# Special Need Schools



## Mazza (Aug 3, 2008)

Hi am a newbee still in the uk but desperate to escape, problem is youngest daughter is autistic dont want to set her back so does anyone know of any special need schools in the alicante area, or how special need children are helped in mainstream school.

Thanx


----------



## Stravinsky (Aug 12, 2007)

Mazza said:


> Hi am a newbee still in the uk but desperate to escape, problem is youngest daughter is autistic dont want to set her back so does anyone know of any special need schools in the alicante area, or how special need children are helped in mainstream school.
> 
> Thanx


Special needs children, from the advice I have seen on various forums, are cared for in the normal state system as opposed to going into special schools. Use search in this forum, its been discussed before


----------



## Mazza (Aug 3, 2008)

Thanks for the advice i'll look into it further.


----------



## aliciaw (May 12, 2008)

Stravinsky said:


> Special needs children, from the advice I have seen on various forums, are cared for in the normal state system as opposed to going into special schools. Use search in this forum, its been discussed before


Yes, most disabled children are integrated into normal schools.

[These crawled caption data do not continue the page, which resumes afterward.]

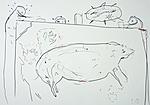 Ateliergehilfen mit dem nachgezeichneten Wildschwein von Sulawes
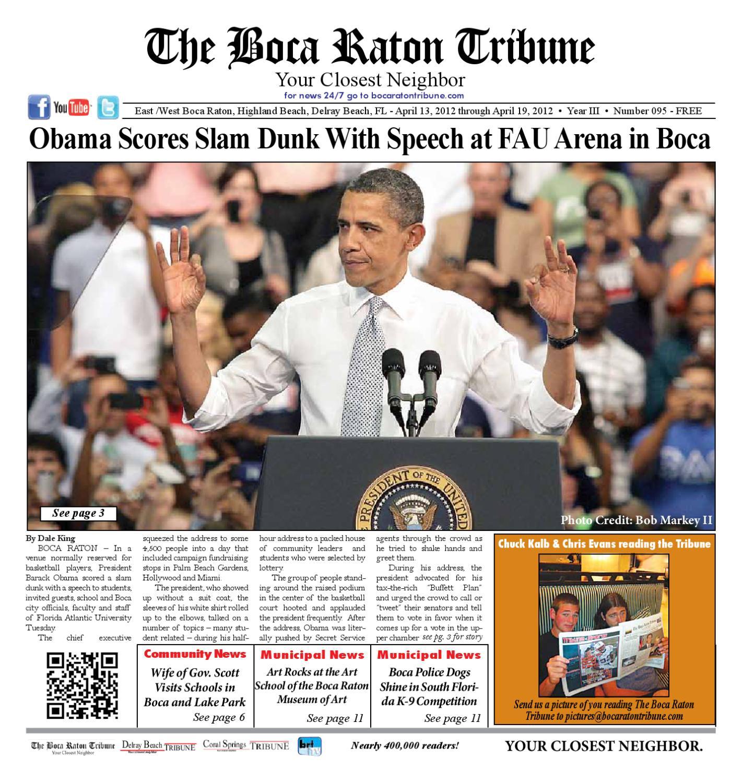 The Boca Raton Tribune ED 95 by The Boca Raton Tribune - issuu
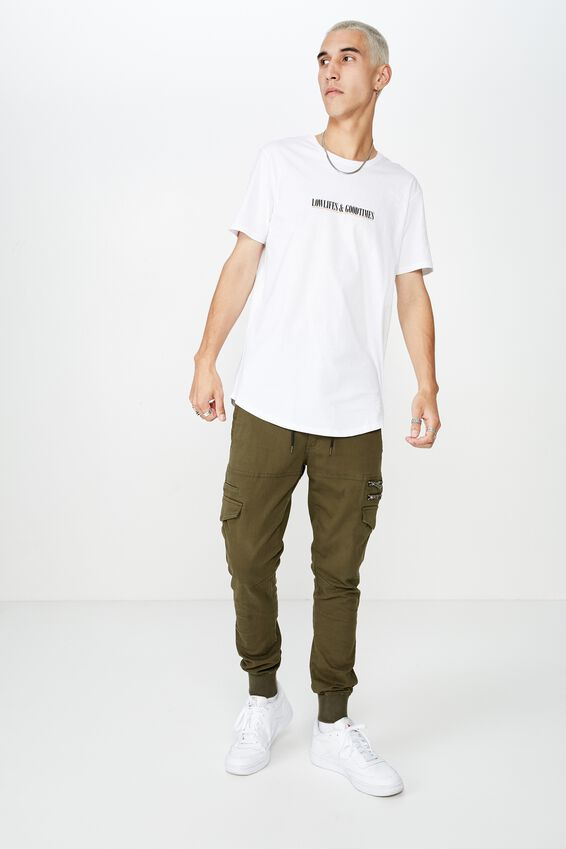 Curved Graphic T Shirt, WHITE/LOWLIFES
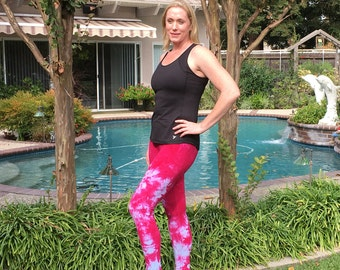 Tall Leggings Extra Long Tie Dye Yoga Leggings for Tall Women by Splash Dye Activewear in Choice of Cosmic Colors and Plus Sizes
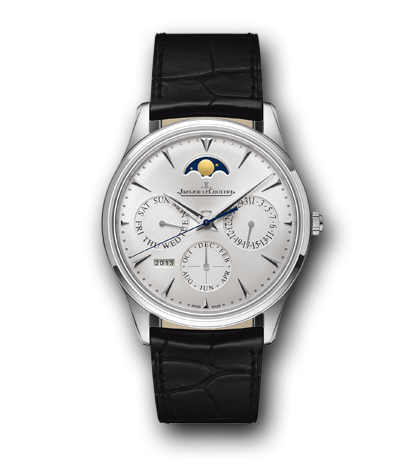 Jaeger-LeCoultre Master Ultra Thin Perpetual 130842J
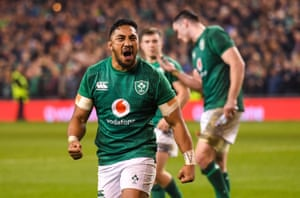 Bundee Aki celebrates a famous win for Ireland against the world champions.
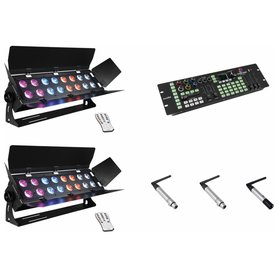 EUROLITE Set 2x Stage Panel 16 + Color Chief + QuickDMX transmitter + 2x receiver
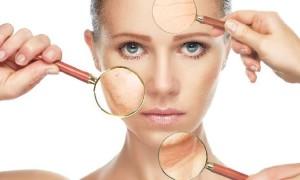 Воспаления на коже: чем снять?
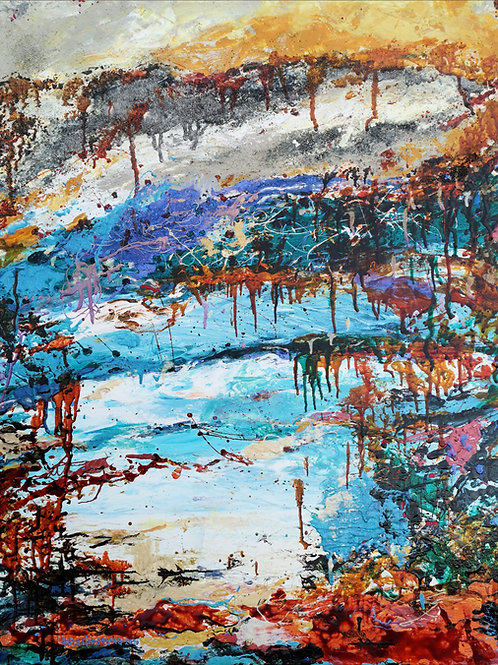 """Crimson deluge  "" 2020 Anita Domeracka"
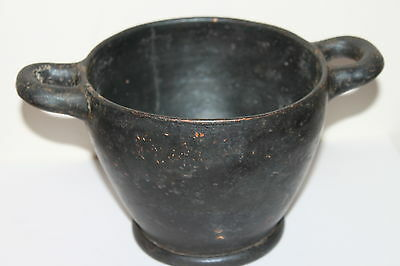 LARGE ANCIENT GREEK POTTERY HELLENISTIC SKYPHOS 4th CENTURY BC  WINE CUP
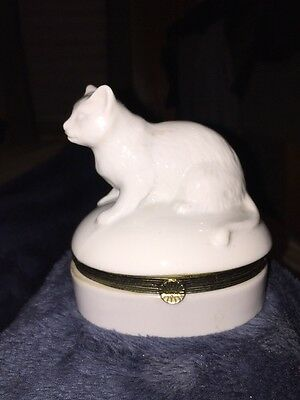 Cat Figurine Trinket Box
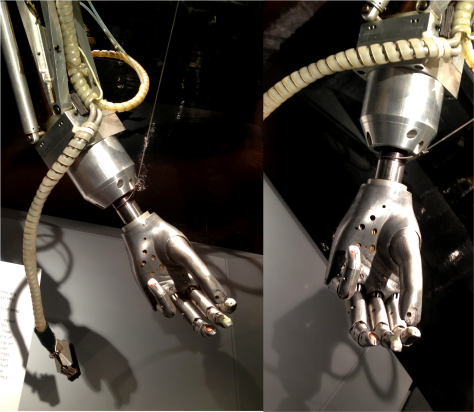 Minsky Arm 1967-1973 MIT Museum of Science Photo G-Paz-y-Mino-C 2016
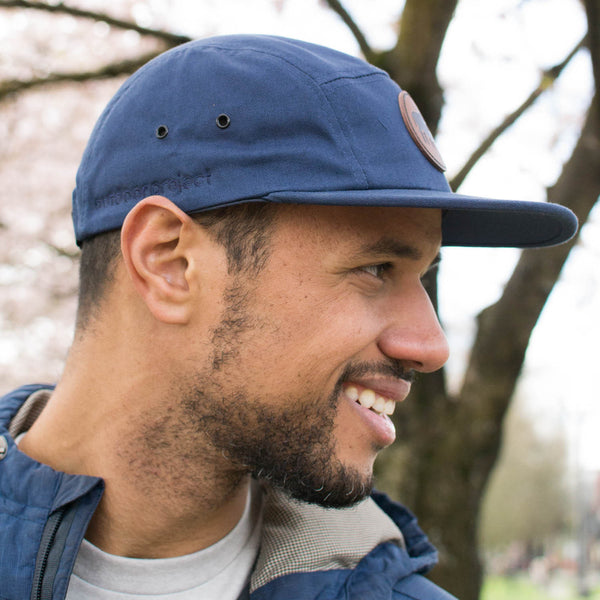 Outdoor Project Navy Five-Panel Cap with Leather Patch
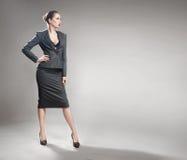 Empresaria joven elegante Imagen de archivo libre de regalías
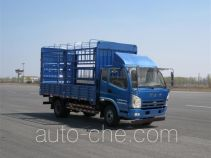 飞碟牌FD5106CCYW63K型仓栅式运输车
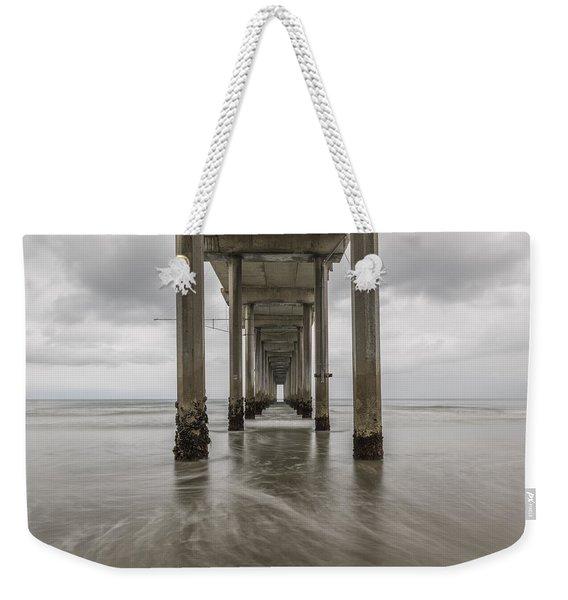 Voices Of Tides Weekender Tote Bag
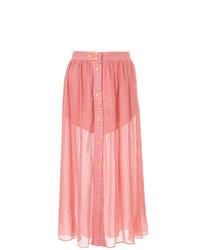 Jupe mi-longue plissée rose Lalo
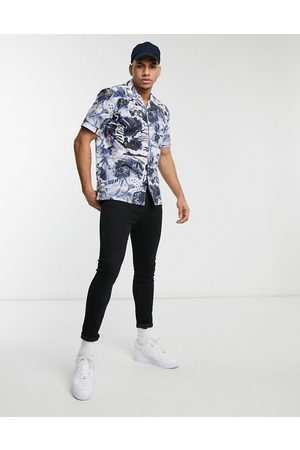 Paul Smith All over printed short sleeve shirt in blue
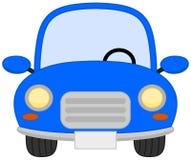 A single blue car Stock Images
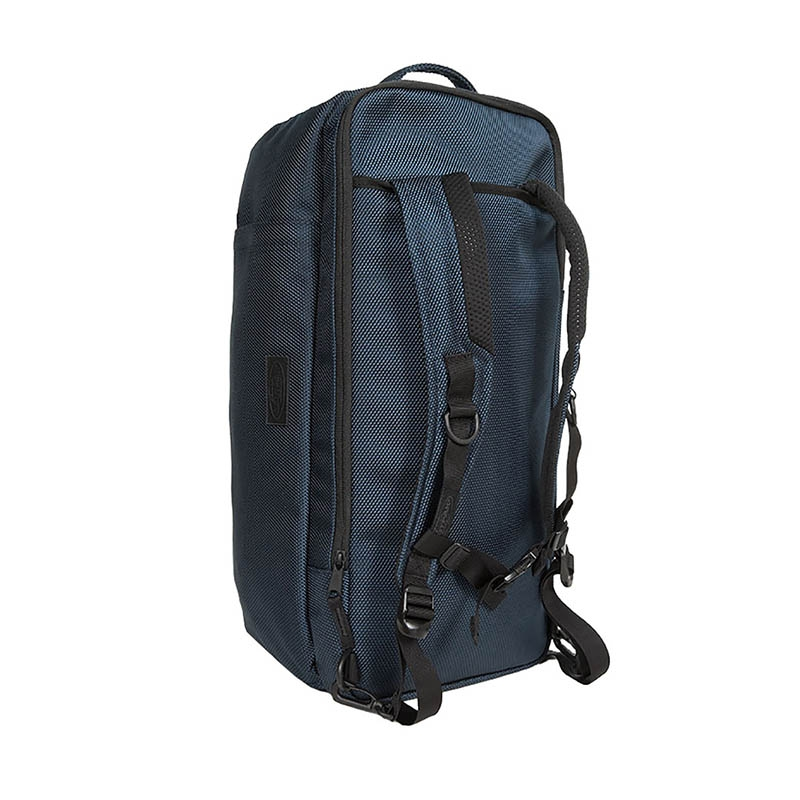 Eastpak STAND CNNCT Navy-182300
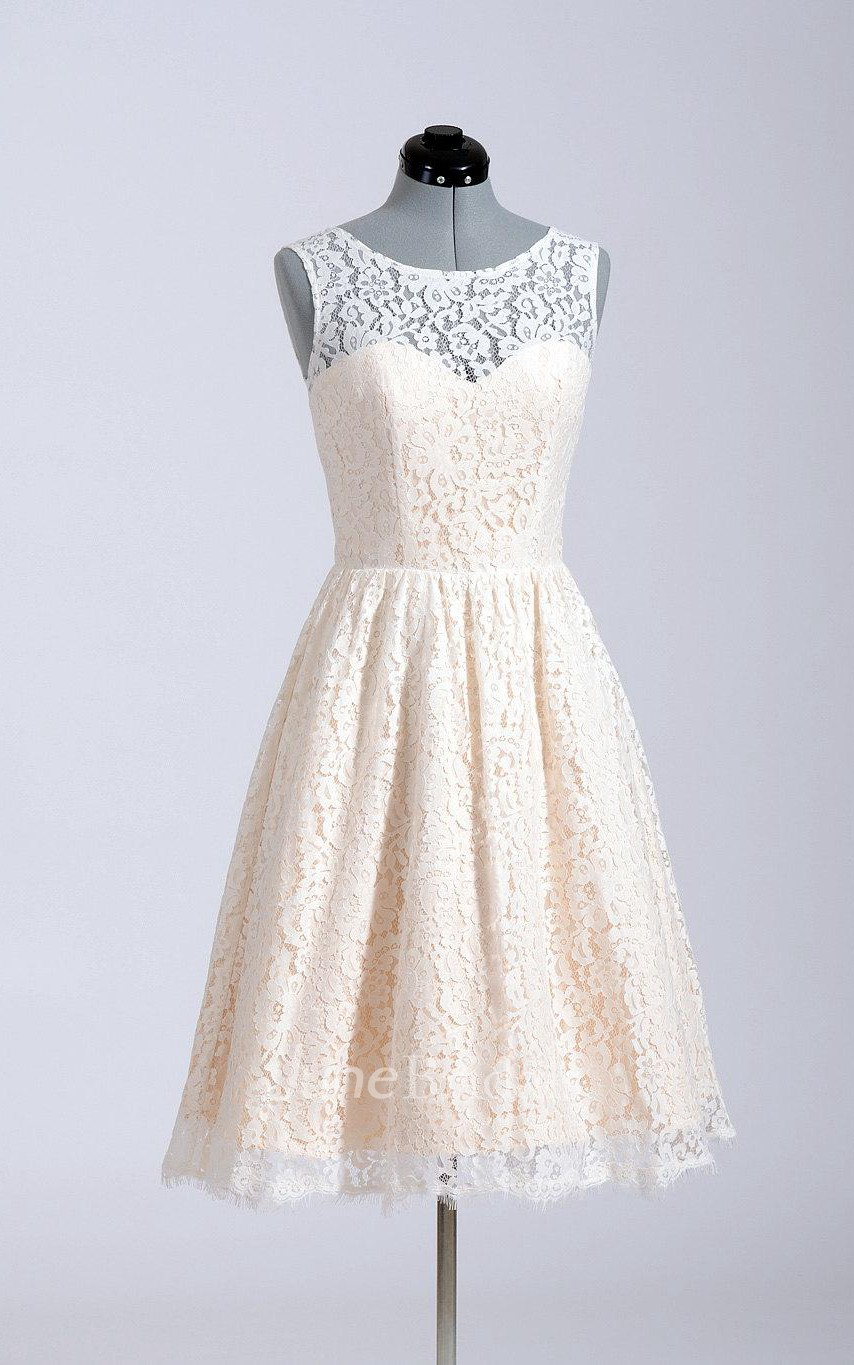 Cute short a line lace wedding dress simple style june for Short red and white wedding dresses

My daughter has a little boy with autism in her class and he gets 1:1 support for specific learning and he also takes part in regular classes in the school. I have quite a bit of knowledge of special needs educatiuon in the Uk and from what I can see, whilst in spain, there is less emphasis on 'special education' and probably less funding, the children who go to ordinary schools get much more out of being with non-disabled children and in particualr for children with autism, they have a chance to learn normal social rules.
My daughter also gains alot from being with the 2 disabled children in her class and has learned to understand and appreciate differences in others. I hope that this leads to a fure where children who do have special needs are seen as ordinary and valued citizens. 
I think that the system in Spain is far superior to the UK.


----------